林駆は胸が温かくなるのを感じ、知らず知らずのうちに口角が上がり、ペンに刻まれた文字を指で優しく撫でながら、表情が柔らかくなっていった。
しばらくして、林駆は馬場絵里菜に向かってもう一度「ありがとう」と言った。
馬場絵里菜は眉を上げ、淡々と返した。「気に入ってくれたならよかった」
「とても気に入った!」林駆はそう言いながら、慎重にペンを箱に戻し、さらに丁寧に包装袋に入れた。しかし、彼は馬場絵里菜からのプレゼントを他の人からのプレゼントと一緒に車の隅に置くことはせず、自分のリュックを取り出してその中に入れた。
この一連の動作は林駆にとってほぼ本能的なもので、特に考えることもなかった。しかし、他の人々の目には何か意味深に映った。
藤井空はその場で高遠晴と目を合わせ、これは一体どういう状況なのかと心道した。自分が贈った2万円以上する腕時計でも、こんなに慎重に扱うのを見たことがない。
高遠晴は無表情で鼻梁の上の眼鏡を押し上げた。彼をよく知る人なら分かるが、眼鏡を押し上げる仕草をするときは、心が動揺している証拠だった。
夏目沙耶香はさらに暗示的な目で林駆を見つめ、そして馬場絵里菜の方を振り向いた。感情が顔に表れており、明らかに二人の現在の状態が普通ではないと感じているようだった。
しかし、誰も指摘はしなかった。というのも、林駆と馬場絵里菜の現在の関係は少し奇妙で、つい先日、馬場絵里菜が林駆に恋文を渡したが、断られたばかりだったからだ。
もし数人が今口を出せば、万が一彼らが考えているような事態でなかった場合、二人をまた気まずい思いにさせてしまうかもしれない。
車は東京都内を離れ、街並みも変化し始めた。東京の周辺には多くの町や村があり、市外の空き地はほとんど農地で、ちょうど春の耕作期で、農地では農民たちが忙しく働いていた。
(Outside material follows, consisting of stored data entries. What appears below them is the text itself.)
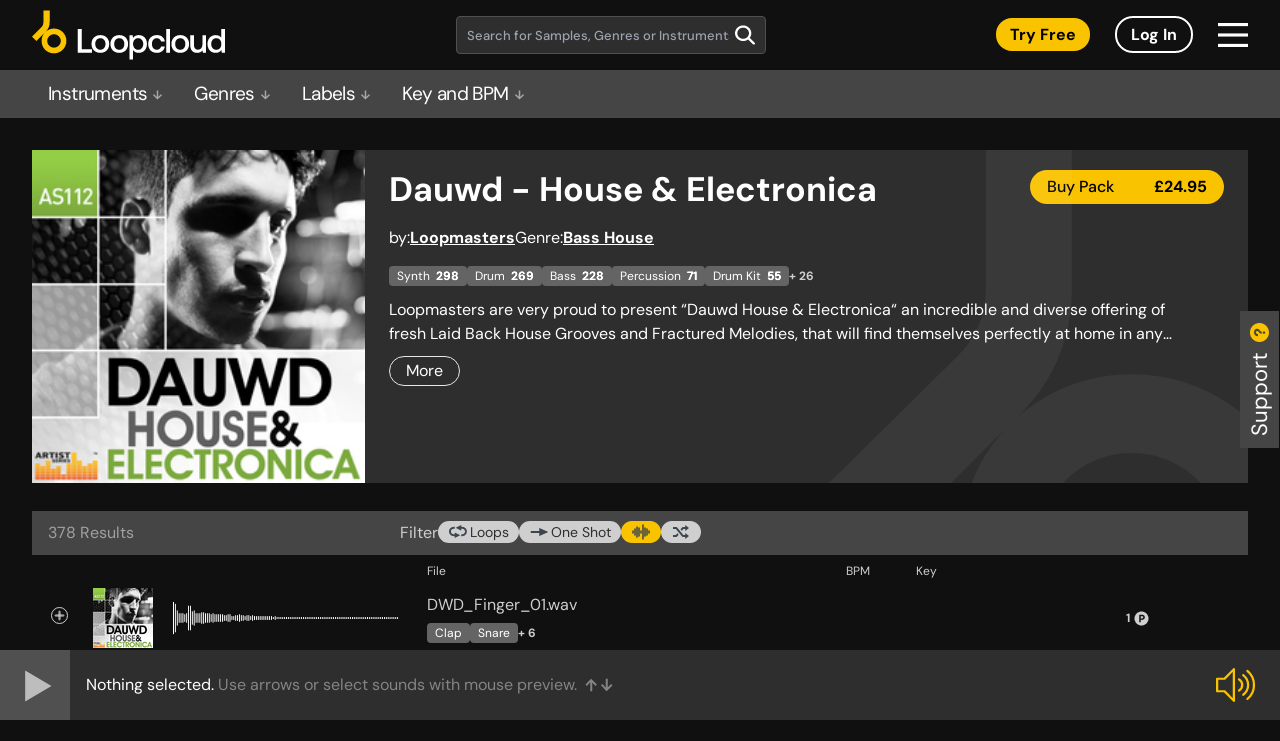

--- FILE ---
content_type: text/html; charset=UTF-8
request_url: https://sounds.loopcloud.com/product/1707-dauwd-house-electronica
body_size: 1238
content:
<!doctype html><html lang="en"><head><meta charset="utf-8"/><link rel="icon" sizes="any" href="/favicon.ico"/><link rel="apple-touch-icon" sizes="any" href="/favicon.png"><meta name="viewport" content="width=device-width,initial-scale=1"/><meta name="theme-color" content="#000000"/><link href="https://fonts.googleapis.com/css?family=Roboto&display=swap" rel="stylesheet"/><link href="https://fonts.googleapis.com/css?family=Montserrat:400,600,700&display=swap" rel="stylesheet"/><link rel="manifest" href="/manifest.json"/><title>Sample Packs & Music Loops on Subscription | Loopcloud</title><script async src="https://www.googletagmanager.com/gtag/js?id=UA-91182540-1"></script><script>function gtag(){dataLayer.push(arguments)}window.dataLayer=window.dataLayer||[],gtag("js",new Date),gtag("config","UA-91182540-1")</script><script src="/newrelic.js"></script><script>var accessToken="";"dev-web.loopcloud.com"==window.location.host&&(accessToken="37f63da7df0b4cd09e07e59e83c8e146")</script><script defer="defer" src="/static/js/main.02b96ee2.js"></script><link href="/static/css/main.ecac95e4.css" rel="stylesheet"></head><body><noscript>You need to enable JavaScript to run this app.</noscript><div id="root"></div><div id="modal-root"></div><script>document.write(unescape("%3Cscript id=%27pap_x2s6df8d%27 src=%27"+("https:"==document.location.protocol?"https://":"http://")+"loopmasters.postaffiliatepro.com/scripts/trackjs.js%27 type=%27text/javascript%27%3E%3C/script%3E"))</script><script>var CampaignID="729d492a";try{PostAffTracker.setAccountId("pap_x2s6df8d"),PostAffTracker.track()}catch(a){}</script><script>(function(){function c(){var b=a.contentDocument||a.contentWindow.document;if(b){var d=b.createElement('script');d.innerHTML="window.__CF$cv$params={r:'9c1e5c5e68fecf71',t:'MTc2OTA3NzY2Ny4wMDAwMDA='};var a=document.createElement('script');a.nonce='';a.src='/cdn-cgi/challenge-platform/scripts/jsd/main.js';document.getElementsByTagName('head')[0].appendChild(a);";b.getElementsByTagName('head')[0].appendChild(d)}}if(document.body){var a=document.createElement('iframe');a.height=1;a.width=1;a.style.position='absolute';a.style.top=0;a.style.left=0;a.style.border='none';a.style.visibility='hidden';document.body.appendChild(a);if('loading'!==document.readyState)c();else if(window.addEventListener)document.addEventListener('DOMContentLoaded',c);else{var e=document.onreadystatechange||function(){};document.onreadystatechange=function(b){e(b);'loading'!==document.readyState&&(document.onreadystatechange=e,c())}}}})();</script><script defer src="https://static.cloudflareinsights.com/beacon.min.js/vcd15cbe7772f49c399c6a5babf22c1241717689176015" integrity="sha512-ZpsOmlRQV6y907TI0dKBHq9Md29nnaEIPlkf84rnaERnq6zvWvPUqr2ft8M1aS28oN72PdrCzSjY4U6VaAw1EQ==" data-cf-beacon='{"rayId":"9c1e5c5e68fecf71","version":"2025.9.1","serverTiming":{"name":{"cfExtPri":true,"cfEdge":true,"cfOrigin":true,"cfL4":true,"cfSpeedBrain":true,"cfCacheStatus":true}},"token":"59c479d35d2540aa80bb968914d72da9","b":1}' crossorigin="anonymous"></script>
</body></html>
車が軽井沢温泉リゾートホテルに到着したとき、空はすでに少し暗くなっていた。この温泉リゾートホテルは馬場グループが去年開発を完了したばかりのプロジェクトだった。国際的に有名なデザインプランナーに依頼して、全面的な改装を行ったと聞いている。
車がリゾートホテルの正面玄関前の人工噴水の前でゆっくりと停止し、皆が次々と車から降りた。林駆はそれらのプレゼントを車に置いたまま、自分が背負っていたリュックだけを持った。